### Passage

## Data Scientist
- Data Exploration
- Is there a way to predict the calories by the weight of fruits?

## MLflow
- https://learn.microsoft.com/en-us/azure/databricks/mlflow/
- Tracking: Allows you to track experiments to record and compare parameters and results.
- Models: Allow you to manage and deploy models from various ML libraries to various model serving and inference platforms.
- Model Registry: Allows you to manage the model deployment process from staging to production, with model versioning and annotation capabilities.
- AI agent evaluation and tracing: Allows you to develop high-quality AI agents by helping you compare, evaluate, and troubleshoot agents.

In [0]:
%pip install mlflow

## Data Preparation

In [0]:
df = spark.sql("select * from odp_hackathon25.silver.drink_calories")
display(df)

## Feature
- 1 feature = Total Weight of the fruits in the recipe.
- Target is to determine the calories of the recipe.

In [0]:
feature = [(r.fruit1_weight + r.fruit2_weight) for r in df.select("fruit1_weight","fruit2_weight").collect()]
target = [r.calories for r in df.select("calories").collect()]

## SciKit Learn
- Using sklearn Linear Model and pandas dataframe
- Spark also has Linear Regression model

In [0]:
import pandas as pd
from sklearn.linear_model import LinearRegression

data = {'feature': feature,
        'target': target}
pdf = pd.DataFrame(data)

######

● **Given task A**:
Answer these questions about the notebook:
(i) What question is listed under "Data Exploration"?
(ii) Which table does the "Data Preparation" code select from?
(iii) Which MLflow component manages the model deployment process from staging to production?
The notebook and the records have nothing to do with each other.

### Dataset content

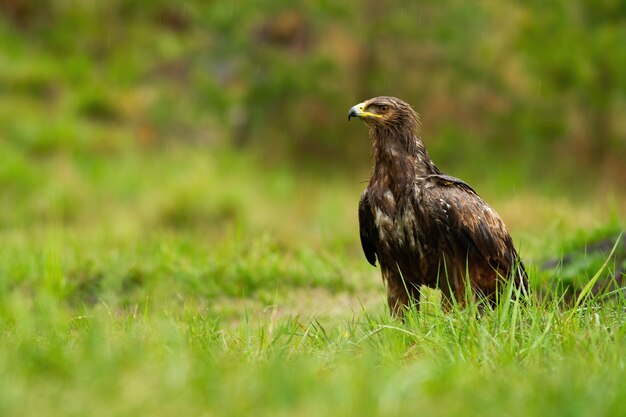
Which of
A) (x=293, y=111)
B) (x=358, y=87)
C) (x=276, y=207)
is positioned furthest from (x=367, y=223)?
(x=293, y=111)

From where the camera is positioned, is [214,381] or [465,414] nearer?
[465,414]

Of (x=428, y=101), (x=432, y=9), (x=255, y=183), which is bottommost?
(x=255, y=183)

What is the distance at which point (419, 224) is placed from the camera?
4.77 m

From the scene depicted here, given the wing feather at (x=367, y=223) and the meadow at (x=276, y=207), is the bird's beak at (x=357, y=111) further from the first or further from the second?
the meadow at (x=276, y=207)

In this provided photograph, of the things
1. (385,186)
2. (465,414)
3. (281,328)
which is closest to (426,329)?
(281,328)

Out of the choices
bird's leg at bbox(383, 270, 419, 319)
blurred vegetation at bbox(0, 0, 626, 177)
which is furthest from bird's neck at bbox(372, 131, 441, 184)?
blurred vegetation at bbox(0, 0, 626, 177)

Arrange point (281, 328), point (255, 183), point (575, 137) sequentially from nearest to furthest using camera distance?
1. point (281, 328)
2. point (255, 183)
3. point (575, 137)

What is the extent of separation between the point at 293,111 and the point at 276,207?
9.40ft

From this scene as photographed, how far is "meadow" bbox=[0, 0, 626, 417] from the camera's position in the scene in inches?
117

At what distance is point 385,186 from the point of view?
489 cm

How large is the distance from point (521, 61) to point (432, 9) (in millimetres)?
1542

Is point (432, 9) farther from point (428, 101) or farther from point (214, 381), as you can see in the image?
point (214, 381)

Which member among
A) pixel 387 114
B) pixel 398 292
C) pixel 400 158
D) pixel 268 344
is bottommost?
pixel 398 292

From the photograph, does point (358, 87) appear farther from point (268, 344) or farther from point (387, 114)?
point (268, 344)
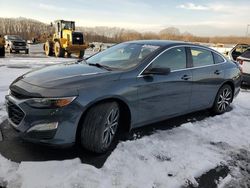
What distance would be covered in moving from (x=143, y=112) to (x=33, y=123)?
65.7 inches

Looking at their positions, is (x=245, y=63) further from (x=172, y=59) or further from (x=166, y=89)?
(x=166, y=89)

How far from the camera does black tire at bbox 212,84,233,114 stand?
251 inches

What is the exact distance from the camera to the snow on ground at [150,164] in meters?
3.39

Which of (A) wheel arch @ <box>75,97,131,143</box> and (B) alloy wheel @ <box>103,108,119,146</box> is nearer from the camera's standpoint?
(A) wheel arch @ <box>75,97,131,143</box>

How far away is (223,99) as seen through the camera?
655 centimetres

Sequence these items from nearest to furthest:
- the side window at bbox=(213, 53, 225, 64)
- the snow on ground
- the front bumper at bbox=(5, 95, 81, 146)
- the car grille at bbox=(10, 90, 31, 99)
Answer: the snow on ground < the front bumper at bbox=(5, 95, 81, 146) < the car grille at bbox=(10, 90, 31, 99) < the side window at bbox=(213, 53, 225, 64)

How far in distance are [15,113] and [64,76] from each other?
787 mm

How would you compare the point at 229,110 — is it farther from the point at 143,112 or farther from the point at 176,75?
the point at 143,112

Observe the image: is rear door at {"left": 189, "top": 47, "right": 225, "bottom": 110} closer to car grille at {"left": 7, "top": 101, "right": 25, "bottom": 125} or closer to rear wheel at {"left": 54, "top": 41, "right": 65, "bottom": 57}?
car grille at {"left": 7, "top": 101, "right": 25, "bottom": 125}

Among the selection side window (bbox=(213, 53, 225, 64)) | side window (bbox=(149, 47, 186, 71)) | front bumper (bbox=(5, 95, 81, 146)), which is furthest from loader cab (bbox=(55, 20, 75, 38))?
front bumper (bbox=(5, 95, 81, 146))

######

● **Given task B**:
Print the records verbatim, starting at the line that contains "What distance would" and ending with the last line of the records.

● **Task output A**:
(i) Is there a way to predict the calories by the weight of fruits?
(ii) odp_hackathon25.silver.drink_calories
(iii) Model Registry

● **Task output B**:
What distance would be covered in moving from (x=143, y=112) to (x=33, y=123)?
65.7 inches

Looking at their positions, is (x=245, y=63) further from (x=172, y=59) or further from (x=166, y=89)?
(x=166, y=89)

How far from the camera does black tire at bbox 212,84,233,114 stand?
251 inches

What is the exact distance from the camera to the snow on ground at [150,164] in meters?
3.39

Which of (A) wheel arch @ <box>75,97,131,143</box> and (B) alloy wheel @ <box>103,108,119,146</box> is nearer from the camera's standpoint?
(A) wheel arch @ <box>75,97,131,143</box>

How far away is (223,99) as seen through the camera?
655 centimetres

Sequence these items from nearest to furthest:
- the side window at bbox=(213, 53, 225, 64)
- the snow on ground
- the front bumper at bbox=(5, 95, 81, 146)
- the car grille at bbox=(10, 90, 31, 99)
Answer: the snow on ground < the front bumper at bbox=(5, 95, 81, 146) < the car grille at bbox=(10, 90, 31, 99) < the side window at bbox=(213, 53, 225, 64)

How far in distance are [15,113] and [64,76] from each other?
787 mm

How would you compare the point at 229,110 — is it farther from the point at 143,112 or farther from the point at 176,75?
the point at 143,112

Observe the image: is rear door at {"left": 189, "top": 47, "right": 225, "bottom": 110} closer to car grille at {"left": 7, "top": 101, "right": 25, "bottom": 125} or closer to rear wheel at {"left": 54, "top": 41, "right": 65, "bottom": 57}?
car grille at {"left": 7, "top": 101, "right": 25, "bottom": 125}

Among the selection side window (bbox=(213, 53, 225, 64)) | side window (bbox=(149, 47, 186, 71)) | front bumper (bbox=(5, 95, 81, 146)), which is furthest from loader cab (bbox=(55, 20, 75, 38))?
front bumper (bbox=(5, 95, 81, 146))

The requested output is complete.